AI Article Synopsis
- Molecular dynamics (MD) simulations have significantly advanced since the 1950s, overcoming previous limitations related to size and duration due to improved algorithms and faster computing technology.
- With these advancements, MD can now explore longer biological timescales and a wider variety of conformational changes, including rare events.

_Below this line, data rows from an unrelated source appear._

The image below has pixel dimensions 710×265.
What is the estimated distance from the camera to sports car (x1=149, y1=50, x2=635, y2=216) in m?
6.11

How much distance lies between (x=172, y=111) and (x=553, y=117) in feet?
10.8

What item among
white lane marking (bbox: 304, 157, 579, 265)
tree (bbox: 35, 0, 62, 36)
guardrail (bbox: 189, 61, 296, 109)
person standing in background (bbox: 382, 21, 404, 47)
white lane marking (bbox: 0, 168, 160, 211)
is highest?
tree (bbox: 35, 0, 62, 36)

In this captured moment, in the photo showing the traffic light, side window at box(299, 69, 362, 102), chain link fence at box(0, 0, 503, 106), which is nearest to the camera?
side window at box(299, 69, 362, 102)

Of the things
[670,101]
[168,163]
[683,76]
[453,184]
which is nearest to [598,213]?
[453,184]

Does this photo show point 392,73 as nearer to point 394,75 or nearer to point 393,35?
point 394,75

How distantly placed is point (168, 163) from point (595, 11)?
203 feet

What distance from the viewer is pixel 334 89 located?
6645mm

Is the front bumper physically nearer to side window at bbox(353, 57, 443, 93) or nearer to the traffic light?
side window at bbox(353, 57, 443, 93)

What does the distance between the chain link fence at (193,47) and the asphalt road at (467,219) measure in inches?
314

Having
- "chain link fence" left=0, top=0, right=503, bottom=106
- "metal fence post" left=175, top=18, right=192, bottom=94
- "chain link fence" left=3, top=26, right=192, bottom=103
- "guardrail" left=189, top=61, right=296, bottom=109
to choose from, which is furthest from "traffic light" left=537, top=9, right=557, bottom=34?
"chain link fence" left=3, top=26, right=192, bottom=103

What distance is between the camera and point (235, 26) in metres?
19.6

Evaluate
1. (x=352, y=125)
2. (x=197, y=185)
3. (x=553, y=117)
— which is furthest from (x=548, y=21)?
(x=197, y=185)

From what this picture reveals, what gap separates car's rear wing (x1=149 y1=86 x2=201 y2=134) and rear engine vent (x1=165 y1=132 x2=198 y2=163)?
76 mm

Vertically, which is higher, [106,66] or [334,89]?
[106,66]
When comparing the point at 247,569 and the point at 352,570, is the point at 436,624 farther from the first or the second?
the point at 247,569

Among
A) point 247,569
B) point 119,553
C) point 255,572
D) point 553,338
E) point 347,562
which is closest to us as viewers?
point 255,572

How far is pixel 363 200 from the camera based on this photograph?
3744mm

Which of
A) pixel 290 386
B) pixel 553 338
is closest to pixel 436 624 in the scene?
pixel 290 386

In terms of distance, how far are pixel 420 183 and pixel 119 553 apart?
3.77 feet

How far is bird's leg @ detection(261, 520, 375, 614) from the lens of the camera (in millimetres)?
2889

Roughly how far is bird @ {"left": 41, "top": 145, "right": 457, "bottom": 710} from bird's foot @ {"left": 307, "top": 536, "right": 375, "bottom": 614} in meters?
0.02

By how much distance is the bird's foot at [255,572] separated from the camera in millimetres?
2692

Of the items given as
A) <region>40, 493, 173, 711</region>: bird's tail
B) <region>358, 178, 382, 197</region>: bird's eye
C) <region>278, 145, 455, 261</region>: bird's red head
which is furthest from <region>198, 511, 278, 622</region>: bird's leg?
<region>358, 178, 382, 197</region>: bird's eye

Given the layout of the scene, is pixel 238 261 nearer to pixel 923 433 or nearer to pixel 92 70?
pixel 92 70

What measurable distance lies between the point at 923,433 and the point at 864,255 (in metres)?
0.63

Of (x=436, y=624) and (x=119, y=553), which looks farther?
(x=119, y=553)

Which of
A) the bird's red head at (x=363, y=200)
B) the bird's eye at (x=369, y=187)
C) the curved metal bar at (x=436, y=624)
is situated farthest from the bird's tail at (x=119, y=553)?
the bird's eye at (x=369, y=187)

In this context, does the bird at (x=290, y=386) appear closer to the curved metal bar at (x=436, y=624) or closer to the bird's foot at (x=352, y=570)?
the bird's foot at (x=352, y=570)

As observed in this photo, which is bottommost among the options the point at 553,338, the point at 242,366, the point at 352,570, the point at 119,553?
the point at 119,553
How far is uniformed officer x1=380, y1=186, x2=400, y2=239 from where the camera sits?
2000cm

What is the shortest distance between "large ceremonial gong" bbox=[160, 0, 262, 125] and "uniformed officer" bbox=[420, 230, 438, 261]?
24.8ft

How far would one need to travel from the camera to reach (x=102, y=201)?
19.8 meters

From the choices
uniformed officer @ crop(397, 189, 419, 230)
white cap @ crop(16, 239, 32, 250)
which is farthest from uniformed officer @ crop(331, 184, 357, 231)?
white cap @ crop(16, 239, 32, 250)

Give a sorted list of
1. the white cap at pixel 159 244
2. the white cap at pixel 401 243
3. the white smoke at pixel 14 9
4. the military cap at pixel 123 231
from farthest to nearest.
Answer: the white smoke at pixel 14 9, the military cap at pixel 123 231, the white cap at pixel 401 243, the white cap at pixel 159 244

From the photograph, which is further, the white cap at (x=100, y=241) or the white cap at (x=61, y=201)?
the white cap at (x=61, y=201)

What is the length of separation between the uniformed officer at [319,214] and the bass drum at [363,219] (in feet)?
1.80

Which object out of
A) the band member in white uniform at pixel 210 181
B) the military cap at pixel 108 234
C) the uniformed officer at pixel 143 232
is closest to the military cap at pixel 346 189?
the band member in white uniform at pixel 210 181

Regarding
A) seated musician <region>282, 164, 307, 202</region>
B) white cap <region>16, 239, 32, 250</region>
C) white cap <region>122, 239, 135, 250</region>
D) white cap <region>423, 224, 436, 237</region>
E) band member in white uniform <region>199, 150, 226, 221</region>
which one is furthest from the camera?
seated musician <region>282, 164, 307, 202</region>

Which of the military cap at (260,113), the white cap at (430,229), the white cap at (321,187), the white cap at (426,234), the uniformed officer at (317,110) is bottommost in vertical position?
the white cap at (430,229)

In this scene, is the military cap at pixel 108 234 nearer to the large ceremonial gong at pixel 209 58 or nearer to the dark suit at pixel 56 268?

- The study analyzes multiple simulations of the zinc finger NEMO protein (2JVX) of varying lengths (15, 30, 1000, and 3000 ns) to determine when shorter simulations are adequate versus when longer ones are necessary.
Article Abstract
Molecular dynamics (MD) simulation methods have seen significant improvement since their inception in the late 1950s. Constraints of simulation size and duration that once impeded the field have lessened with the advent of better algorithms, faster processors, and parallel computing. With newer techniques and hardware available, MD simulations of more biologically relevant timescales can now sample a broader range of conformational and dynamical changes including rare events. One concern in the literature has been under which circumstances it is sufficient to perform many shorter timescale simulations and under which circumstances fewer longer simulations are necessary. Herein, our simulations of the zinc finger NEMO (2JVX) using multiple simulations of length 15, 30, 1000, and 3000 ns are analyzed to provide clarity on this point.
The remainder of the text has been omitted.